# Your task
From the first line to the last, output the entries exactly.

# Input data
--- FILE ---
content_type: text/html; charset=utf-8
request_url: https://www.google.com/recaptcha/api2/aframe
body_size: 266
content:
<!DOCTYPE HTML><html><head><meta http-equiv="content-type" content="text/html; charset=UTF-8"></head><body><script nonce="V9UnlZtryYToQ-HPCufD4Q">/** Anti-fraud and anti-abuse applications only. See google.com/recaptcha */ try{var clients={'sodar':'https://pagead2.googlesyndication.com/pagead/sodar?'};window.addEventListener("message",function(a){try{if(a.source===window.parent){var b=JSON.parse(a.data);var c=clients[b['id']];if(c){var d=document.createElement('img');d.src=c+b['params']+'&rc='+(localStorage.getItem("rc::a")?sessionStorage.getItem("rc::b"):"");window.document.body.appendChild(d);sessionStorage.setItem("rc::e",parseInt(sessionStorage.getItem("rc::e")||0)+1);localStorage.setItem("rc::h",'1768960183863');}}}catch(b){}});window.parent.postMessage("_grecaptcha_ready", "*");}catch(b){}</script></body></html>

# Written answer
--- FILE ---
content_type: text/html; charset=utf-8
request_url: https://www.google.com/recaptcha/api2/aframe
body_size: 266
content:
<!DOCTYPE HTML><html><head><meta http-equiv="content-type" content="text/html; charset=UTF-8"></head><body><script nonce="V9UnlZtryYToQ-HPCufD4Q">/** Anti-fraud and anti-abuse applications only. See google.com/recaptcha */ try{var clients={'sodar':'https://pagead2.googlesyndication.com/pagead/sodar?'};window.addEventListener("message",function(a){try{if(a.source===window.parent){var b=JSON.parse(a.data);var c=clients[b['id']];if(c){var d=document.createElement('img');d.src=c+b['params']+'&rc='+(localStorage.getItem("rc::a")?sessionStorage.getItem("rc::b"):"");window.document.body.appendChild(d);sessionStorage.setItem("rc::e",parseInt(sessionStorage.getItem("rc::e")||0)+1);localStorage.setItem("rc::h",'1768960183863');}}}catch(b){}});window.parent.postMessage("_grecaptcha_ready", "*");}catch(b){}</script></body></html>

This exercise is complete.